In these spaces, there are Fae energies present and these are welcome in that sense of kinship and gratitude that I’ve mentioned, but I do not work with them in my practice or my spellcraft.  For me, it is much the same as why I don’t work with animals in my practice and spellcraft.  They are living entities with free will, their own motivations, and their own choices to make.  I would never push my will upon them in that way, even if they stepped forward to volunteer for it.  It just doesn’t feel right.


Gender, Identity, and Paganism

This week’s question from the Pagan Perspective YouTube channel is about gender, as well as how gender factors into your pagan practice and beliefs.


Topic for the Week of 10/7: 

Part 1 from Jack Place:Your thoughts on transgender people and the difference between bio sex and mental sex.

Honestly?  I don’t really care.  I’m Pansexual and see people, not gender.  My only issue is when it comes to pronouns.  I really hate the whole pronoun thing, because there is so much room for confusion, mistake, and accidental offense.

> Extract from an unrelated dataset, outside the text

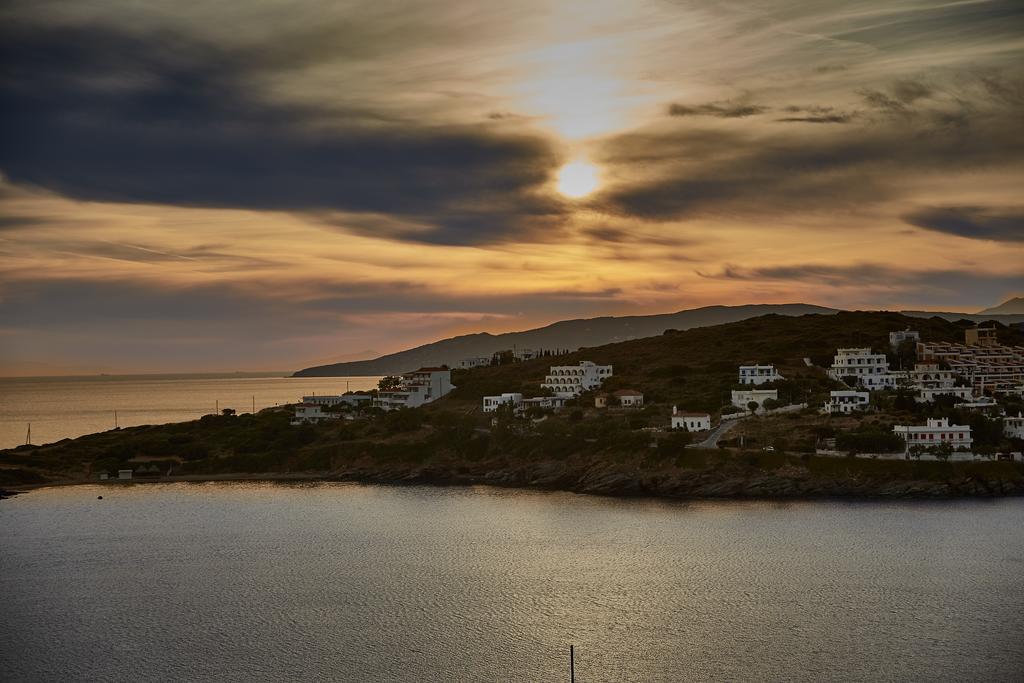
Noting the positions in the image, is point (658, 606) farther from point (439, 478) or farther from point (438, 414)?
point (438, 414)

Part 2 from MintyDandyDannie: Supposing that there is a third gender as many believe and feel, how would you react? Would it still fit in with your current beliefs? Or would it create a need for movement? How do you feel about the concept of a third gender that is not related to male or female in any way?

For this part of this week’s question, I think need to start out by explaining why the second part of the question is phrased as it is, and why it would even matter.

In many pagan practices (such as Wicca, for example), there is worship of the God and Goddess.  This includes mythos that follows the wheel of the year where the goddess and god are intertwined from conception to birth to growth, to adulthood and conception again, rinse and repeat.  In these religions, adding in a third gender could, I suppose, upset the balance.

Obviously, as I’ve mentioned this before, this is not my path.  My path deals with nature, the elements, and the energies of creation, evolution, and balance. There is no deity.

Yes, there is a yin and yang to the balance of all things, but although it is often “classified” as masculine and feminine, it has nothing to do with gender.  Those terms are used for in discussion of these energies more due to “stereotypical stereotypes” than accuracy. (And, isn’t that one hell of a term?)  All people and all things have both the “masculine” and “feminine” energy within them.  The terms are archaic, and yet it is because they are archaic that they are universally understood when used… and thus continue to be used.

In my tarot practice (both in reading and teaching), as well as my practice as a whole, I have moved to using the terms “projective” and “receptive” (or yin/yang depending on the situation and usage).  I think this better expresses my perceptions without confusing things with the mention of gender.   If there was a third gender?  That gender would also have projective and receptive energies within them, just as everyone and everything else does.  Therefore, it would really have no effect at all on  my beliefs or practice.